Çoğu insan şu düşünceye inanır: modernizm insanı özgürlüğüne kavuşturmuştur; sanki "özgürlük" modernizmle bilimin ortaya çıkartığı birşeymiş gibi.
Madem modernizm insanı özgürleştiriyor, o halde insan, bunu ne için ve ne pahasına elde edeceğini düşünmek zorundadır; çünkü ancak böylece özgürlüğe dair gerçek bir sorgulamaya varabilir.
Modernizm özgürlüğü belli kalıba soktuğundan değerini azaltıp, onu un ufak ederek belli kıstasların küçük bir ödülü, oyuncağı haline dönüştürüyorken, bunu hem nesnelere tapınmacı yaklaşımıyla, hem de birşeylerden bağımsızlaşma olarak sunuyor.
Birşeyden bağımsızlaşmayı kendini bir kişiden ya da bir düşünceden kopartmak olarak anlarsak buna şöyle basit bir örnek verebiliriz: Karı/kocasıyla anlaşamayan bir kişinin boşanma yoluyla kendini evlilik kurumundan kopartması sonucu özgürleştiği duygusuna kapılması örneğin. Toplum içinde kimi zaman şahit oluruz: karısından/kocasından boşanmış kişiler, çevrelerince artık özgür olmakla telkin edilir. Oysa kendini bir kişiden koparmanın özgürlüğe ulaşmayla zerre kadar ilgisi yoktur, bu olsa olsa bir tercihtir.
Modernizm özgürlüğü öylesi yanılsamalı olarak sunuyor ki insana, günümüz insanı modernizm tarafından özgürlük kisvesiyle esaret altına alınmıştır adeta. Böylesi bir özgürlük insanın kurucusu olduğu bir özgürlük olmuyor kuşkusuz. Çağımız özgürlüğü, nesnelere sahip olma ya da kendini onlardan kopartabilme şartlarına bağlanmıştır.
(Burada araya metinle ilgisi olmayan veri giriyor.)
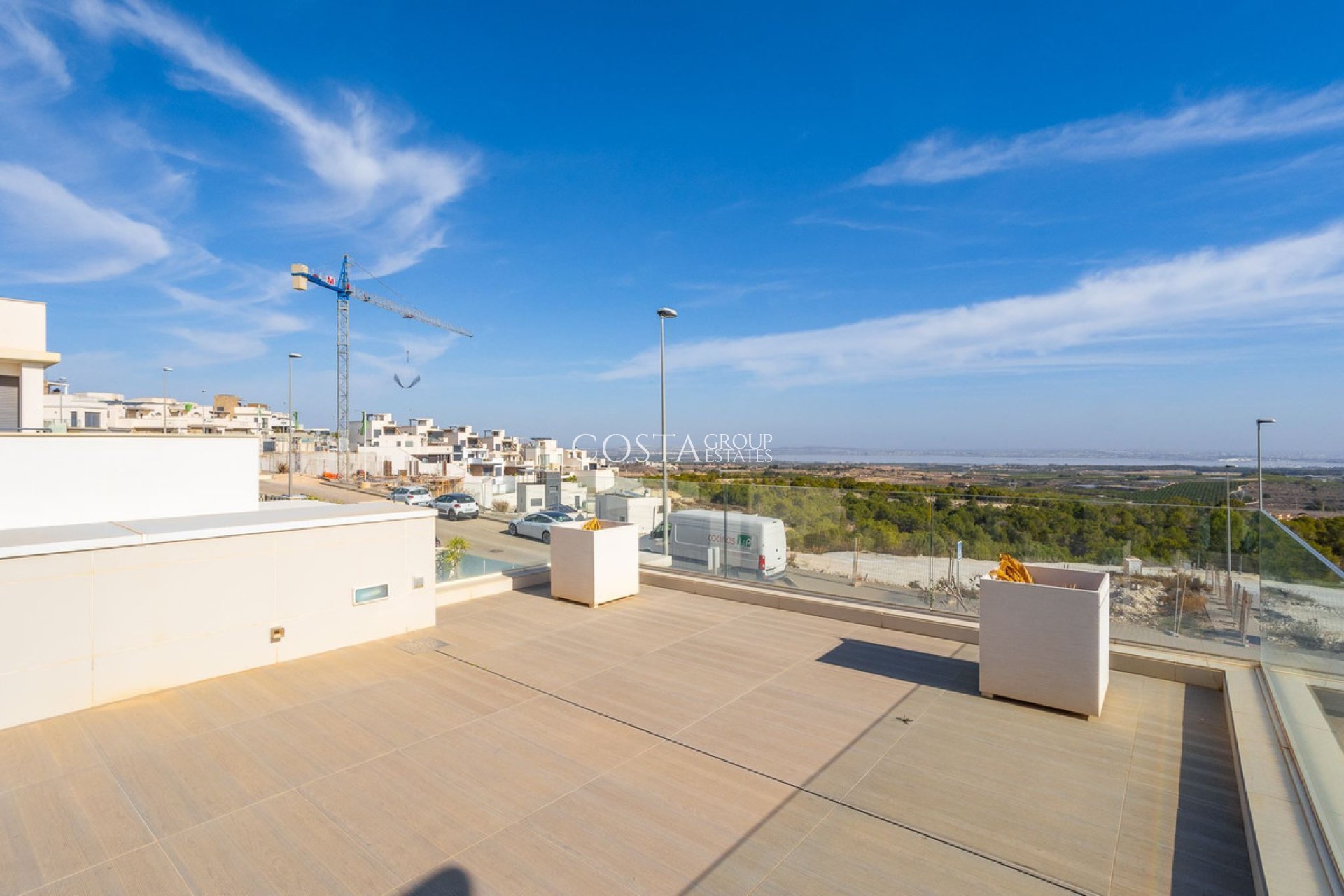 Revente - Villa -
San Miguel de Salinas - San Miguel de Salinas Centro
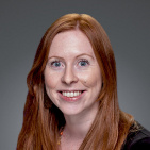 Image of Dr. Emily Worthy, PhD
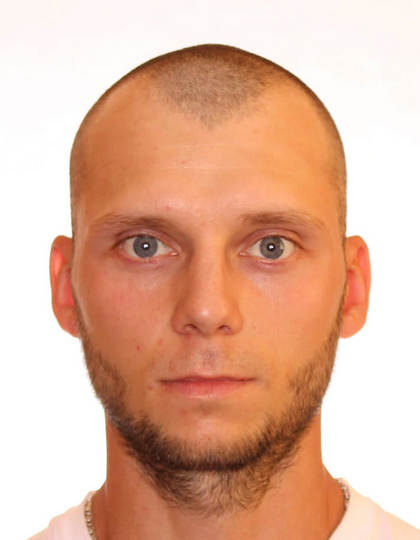 ГАЙВОРОНСЬКИЙ ІВАН ВІКТОРОВИЧ
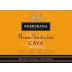 Berberana Gran Tradition Brut Cava Front Label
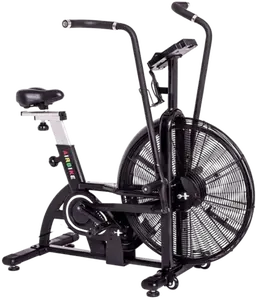 French Fitness FF-AFB Air Fan Bike (New)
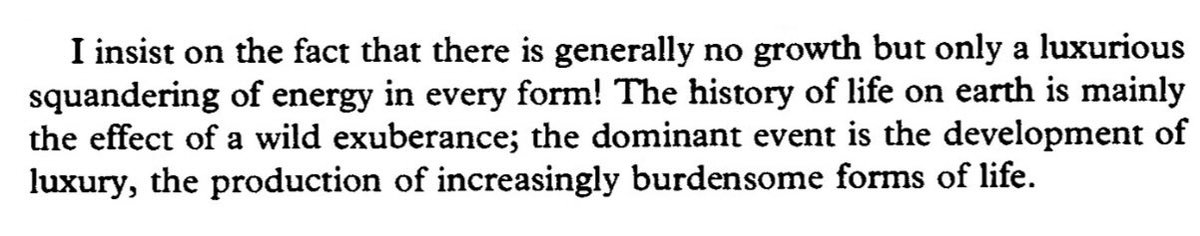 towardsnewseas's tweet photo. Georges Bataille https://t.co/SmyUrXeFNR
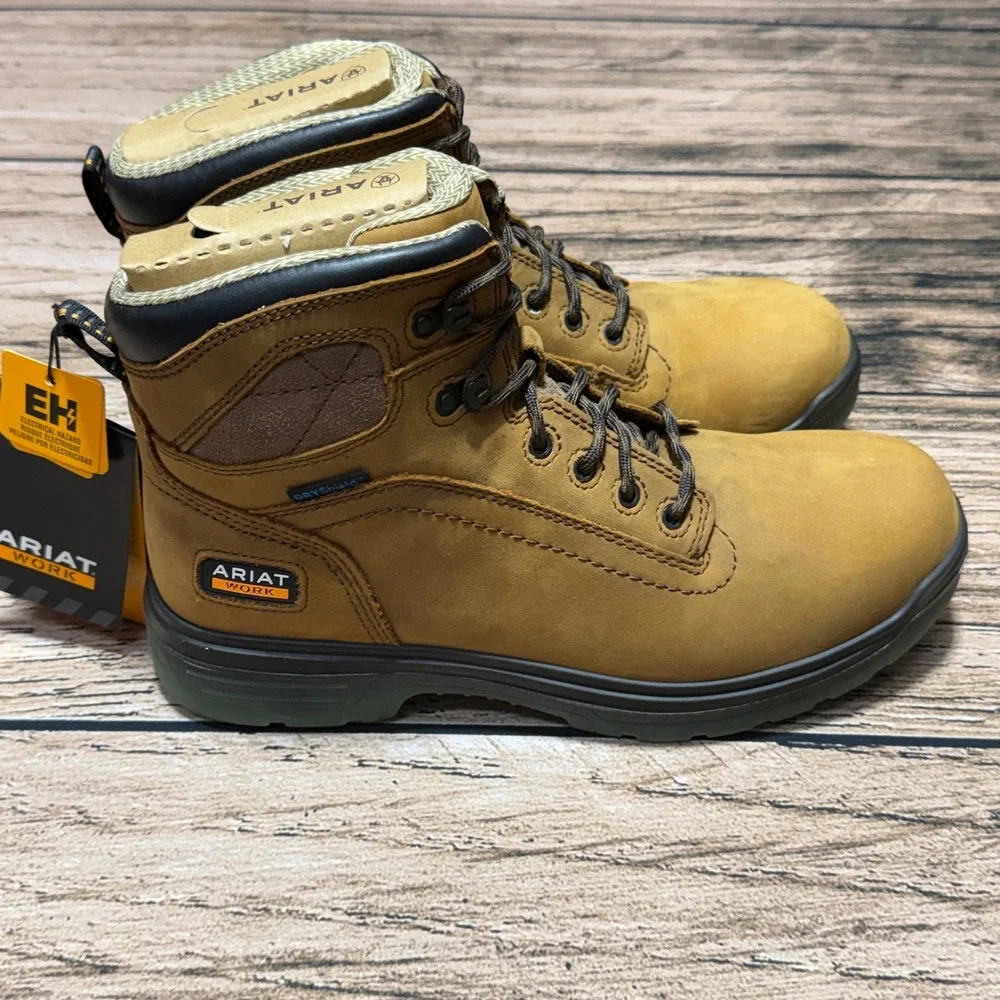 Ariat turbo h2o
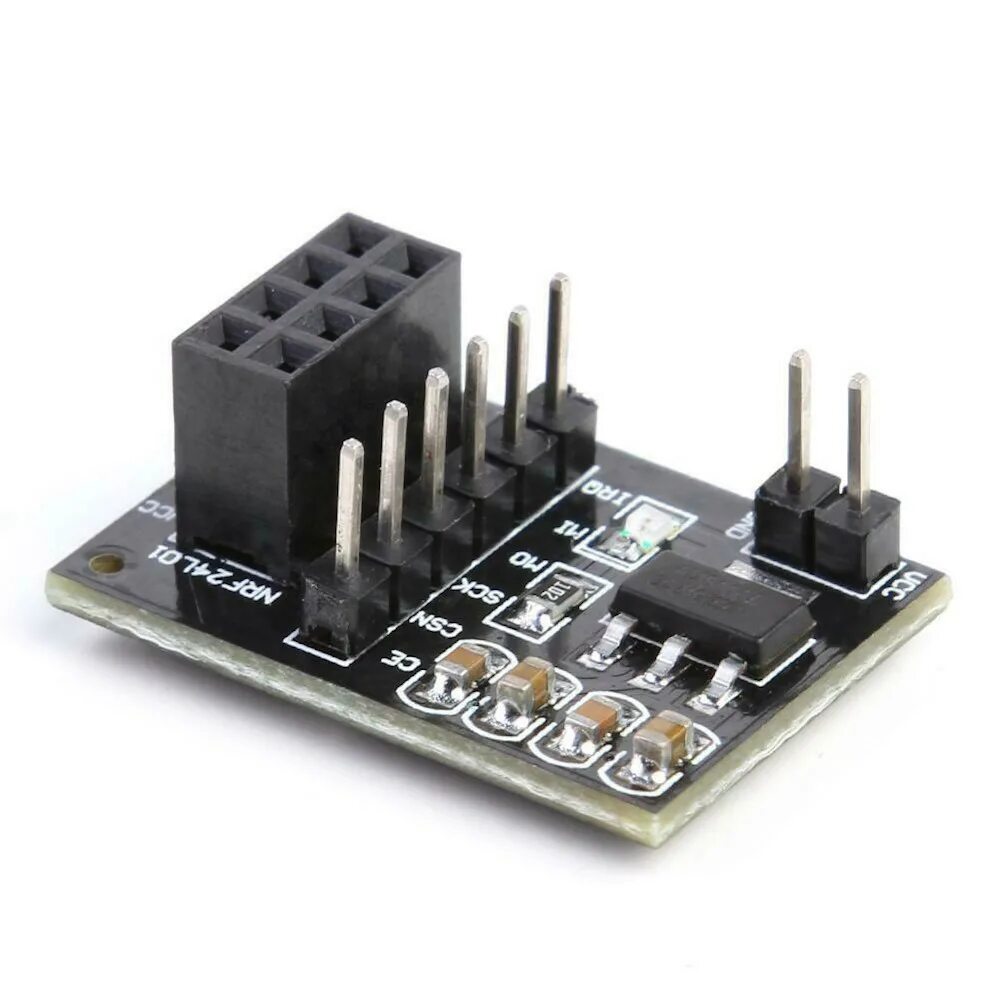 Socket module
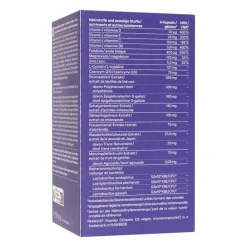Endo Support Complex|Nu3 Discount
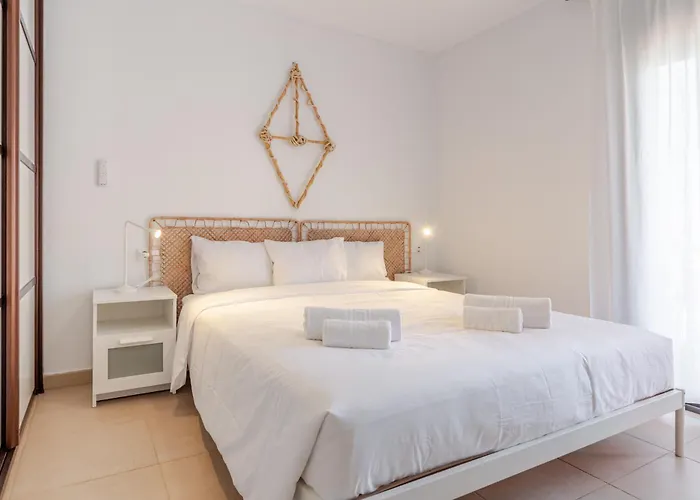 El Mocan Deluxe House - Padel, Pool & Terrace Daire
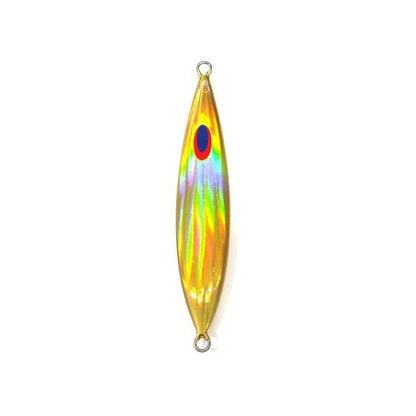 Deepliner Slow Skip CX 100g Genuine Custom Holo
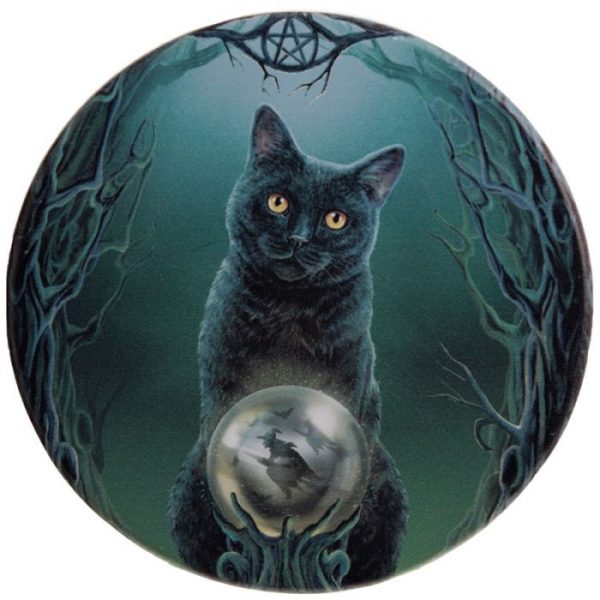 Lisa Parker Magické mačky Set 4 tácok 4 - pre milovníkov mačiek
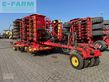 Combinado de siembra - Väderstad - rapid rda 600 s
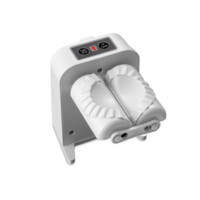 Máquina de Fechar Pastel Automática Molde de Ravioli Pastelzinho Portátil Pequena Cozinha
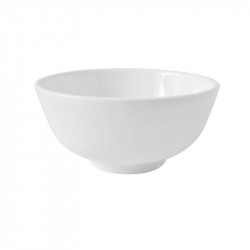 Салатник Milika White 14 см 400 мл (M0650-LH-02-WX)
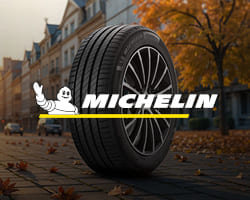 oferta: descuento neumaticos michelin
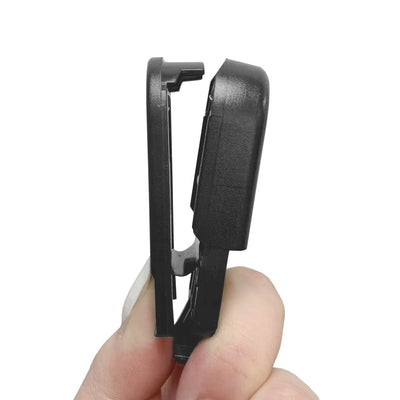 Axglo Rotating Remote Control Belt Clip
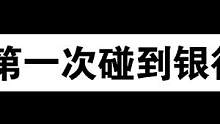这是你第一次碰到银行商人的样子吗#重生细胞 #重生细胞银行 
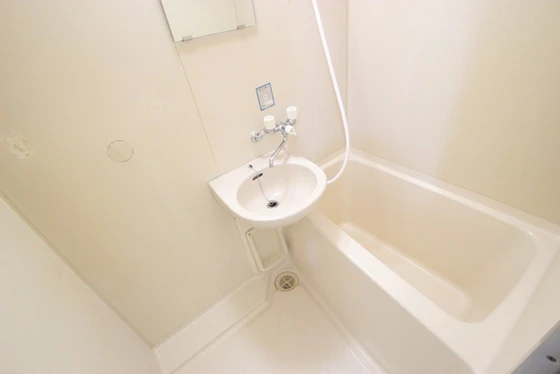 リヴェール西旭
Öte yandan başıboşluğa ve aylaklık etmeye de özgürlük deniyor modern zamanlarla birlikte. 20.yüzyılın ikinci yarısından beridir, esrar türevi rahatlatıcı kimyasallar, rock müziği ve punk kültürü, belirli giyim kuşam stilleri ve yaşam tarzları özgürlükle birlikte anılmıyor mu? Tercihler burada da özgürlüğün hizmetine sunuluyor ne yazık ki ve işte bu da özgürlüğü, insanın sahip olması gereken çok önemli bir değeri sadece ucuzlatıyor, onu yok etmeye götürüyor.
Şundan hiç şüphe etmiyorum...
Özgürlük modernizmin kıskacından kurtulamazsa kendi sonunu hazırlayacak.
O halde modernizmin dayatmasına inat şunu haykırabilmeliyiz: özgürlük ne birşeyden bağımsızlaşma ne de başıboşluktur. Özgürlük sorumluluk ve bağlanmaktır!